Hamburg. Das Ensemble stargaze führt mit „Blackstar“ das letzte Album des Rockstars David Bowie auf – mit Schwächen.

Manchmal ist das Leben unerbittlich. David Bowie hat die Veröffentlichung seines 25. und letzten Studioalbums „Blackstar“ am 8. Januar 2016, seinem 69. Geburtstag, noch knapp erlebt. Er starb zwei Tage später. So blieb ihm auch der Erfolg von „Blackstar“ verborgen, das als einziges Werk des großen britischen Musikers, Schauspielers und Pop-Chamäleons die Nummer eins der US-Charts erreichte. Seine Musik jedoch lebt ungehindert fort.

Zu den vielen, die sich nun die Werke der Legende mehr oder weniger gekonnt aneignen, gehört das zwischen Amsterdam, London und Berlin ansässige Ensemble star­gaze unter seinem künstlerischen Leiter André de Ridder. Im vergangenen Jahr entstand bereits ein Best-of-Abend mit Hits David Bowies. Nun sicherte sich das 3. Internationale Musikfest Hamburg für zwei Tage die Uraufführung von „Blackstar“ im großen Saal der Elbphilharmonie. Manches an diesem Abend war bewegend – manches auch verstörend.

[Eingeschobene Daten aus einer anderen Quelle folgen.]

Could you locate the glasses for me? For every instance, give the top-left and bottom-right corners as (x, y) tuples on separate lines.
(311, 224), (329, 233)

„Blackstar“ ist ein düsteres Meisterwerk, voll dunkler Ahnungen von Schmerz und Jenseits. Den altersweise vorgetragenen Gesang Bowies aufzubrechen war da schon mal eine richtige Entscheidung. Nach einem schönen instrumentalen Intro mit „Warszawa“, einer gemeinsamen Kreation von David Bowie und Avantgardist Brian Eno, entstanden in der Berliner Zeit, 1977, transportieren nicht weniger als drei Sängerinnen die Melodien und Texte aus „Blackstar“. Das gelingt mal mehr, mal weniger.

Die Gesangspartien gelingen unterschiedlich

Die Britin Anna Calvi trägt den düsteren, elegischen Blues auf der Zunge. Ihr facettenreicher und expressiver Sopran setzt einen schönen Kontrast zur altersweisen Abgeklärtheit Bowies. Die Qualität Calvis zeigt sich gleich im musikalisch hochkomplexen Titelsong „Blackstar“.

Anna Calvi griff für
Anna Calvi griff für "Blackstar" auch zur Gitarre © Daniel Dittus | DanielDittus

Ihr zur Seite steht eine andere ausgewiesene Expertin für Dramatik, Anja Plaschg alias Soap & Skin. Die Österreicherin hat mehrere Theaterinszenierungen des Thalia Theaters mit ihrem düsterromantischem Gesang veredelt. Wo Calvi das Fragile, Auseinanderdriftende betont, legt Plaschg einen Teppich aus brüchiger Wärme aus. Raum für ihre Neo-Düsternis erlangt Calvi in dem schwierigen Leidenssong „Lazarus“. Plaschg findet in den beschwingteren „Sue (or In a Season of Crime)“ und „Girl ­Loves Me“ zu gewohnter Stimmform.

Das kann man von der dritten Sängerin des Abends, der Französin Lætitia Sadier, leider nicht sagen. Im Trio der Charakterstimmen bleibt sie erschreckend blass. Warum ausgerechnet Sadier dünnstimmig mit „Ashes To Ashes“ eine der beiden Zugaben singen darf, bleibt ein Rätsel. Nichts ist mehr da von der Pop-Beschwingtheit, der Doppelbödigkeit und Abgründigkeit des Klassikers. Da können sich die Violinen noch so rhythmisch hochschaukeln.

Insgesamt wirkt der Abend uneinheitlich

Trotz vieler starker Momente knirscht das Zusammenspiel von Ensemble und Sängerinnen vor allem zu Beginn merklich. Die Musiker scheinen häufig mehr gegen- als miteinander zu spielen. Manch dynamische Unebenheit ist womöglich der unausgewogenen Technik geschuldet. Zum Eindruck der Uneinheitlichkeit mag auch beitragen, dass die Songs mit Jherek Bischoff, Josephine Stephenson, Timo Andres und Aart Strootman von unterschiedlichen Komponisten arrangiert wurden.

Das Leben ist kurz, die Kunst ist lang. Nicht aber dieser Konzertabend. Anders als im Programmheft angekündigt, war er nach kaum 70 Minuten vorbei. Die ­Enttäuschung darüber war dem Publikum bei aller Ergriffenheit angesichts dieser vielstimmigen Erinnerungsmesse ihres Helden anzumerken. Die musikhistorische Bedeutung David Bowies vor Augen, wird ihm dieser insgesamt noch arg unfertig wirkende Tri­bute-Abend nicht gerecht.